§ Text provided
━━━━━━━━━━━━━━━━━━━━
Beware dire predictions on Obama’s war on coal – by Steve Hargreaves (CNN Money – July 3, 2013)

http://money.cnn.com/

When President Obama announced steps to rein in greenhouse gases last week, the condemnation was swift and fierce.

“It is astonishing that President Obama is unilaterally imposing new regulations that will cost jobs and increase energy prices,” House Speaker John Boehner said of Obama’s plan, which would heavily target emissions from coal-fired power plants.

How steep of a cost do critics fear? Some 500,000 jobs lost and $1.65 trillion shaved off the national income by 2030 if all coal plants have to close, according to a Heritage Foundation report released the day after Obama announced his plan.
Yet there’s reason to doubt these and similarly dire predictions.

Environmental clean up is a difficult thing to measure. Early estimates on how much it would cost to clean air or water have often turned out to be way off. The debate over acid rain is a good example. In the late 1980s, the nation was considering tough new rules on coal-fired power plants and other industrial emitters to curb what was then a major problem.
━━━━━━━━━━━━━━━━━━━━
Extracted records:
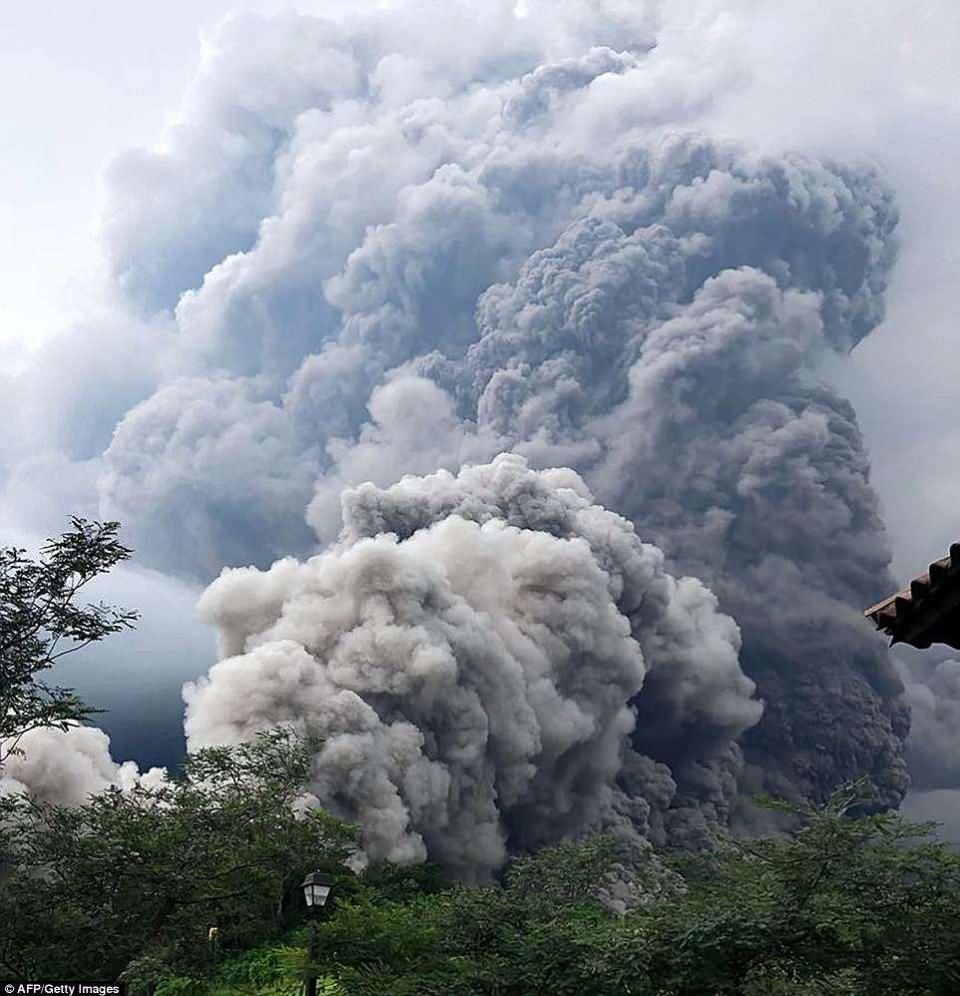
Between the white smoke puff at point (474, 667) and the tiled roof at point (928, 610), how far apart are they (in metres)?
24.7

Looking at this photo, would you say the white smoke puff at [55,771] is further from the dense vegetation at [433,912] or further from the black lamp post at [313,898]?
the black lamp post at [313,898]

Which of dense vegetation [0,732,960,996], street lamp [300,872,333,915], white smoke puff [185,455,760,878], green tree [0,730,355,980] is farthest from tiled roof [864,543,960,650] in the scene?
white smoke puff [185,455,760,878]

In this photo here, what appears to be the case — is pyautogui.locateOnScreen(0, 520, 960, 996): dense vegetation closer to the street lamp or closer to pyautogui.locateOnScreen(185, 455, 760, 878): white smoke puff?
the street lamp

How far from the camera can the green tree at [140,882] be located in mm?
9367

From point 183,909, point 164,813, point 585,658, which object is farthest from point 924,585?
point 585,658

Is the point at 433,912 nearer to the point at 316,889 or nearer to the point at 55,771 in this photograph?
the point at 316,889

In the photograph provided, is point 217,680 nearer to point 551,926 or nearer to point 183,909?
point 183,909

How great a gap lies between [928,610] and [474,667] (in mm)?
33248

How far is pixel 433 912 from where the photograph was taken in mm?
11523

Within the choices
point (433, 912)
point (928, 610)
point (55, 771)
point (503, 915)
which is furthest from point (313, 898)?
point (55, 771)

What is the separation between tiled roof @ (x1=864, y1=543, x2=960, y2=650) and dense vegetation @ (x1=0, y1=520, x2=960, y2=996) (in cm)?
━━━━━━━━━━━━━━━━━━━━
§ Set of tasks
[1] Retype the stretch of the CNN Money article from "When President Obama" through "coal-fired power plants.".
[2] Answer these questions using the CNN Money article:
(a) Who called it "astonishing" that President Obama was imposing new regulations?
(b) How many jobs does the Heritage Foundation report say could be lost by 2030 if all coal plants have to close?
(c) In what period was the nation considering tough new rules on coal-fired power plants to curb acid rain?
[3] List every person named in the CNN Money article, including its author.
These lines stand apart from the CNN Money article and are separate material.

§ Results of the tasks
[1]
When President Obama announced steps to rein in greenhouse gases last week, the condemnation was swift and fierce.

“It is astonishing that President Obama is unilaterally imposing new regulations that will cost jobs and increase energy prices,” House Speaker John Boehner said of Obama’s plan, which would heavily target emissions from coal-fired power plants.

[2]
(a) House Speaker John Boehner
(b) Some 500,000 jobs
(c) The late 1980s

[3]
Steve Hargreaves
President Obama
John Boehner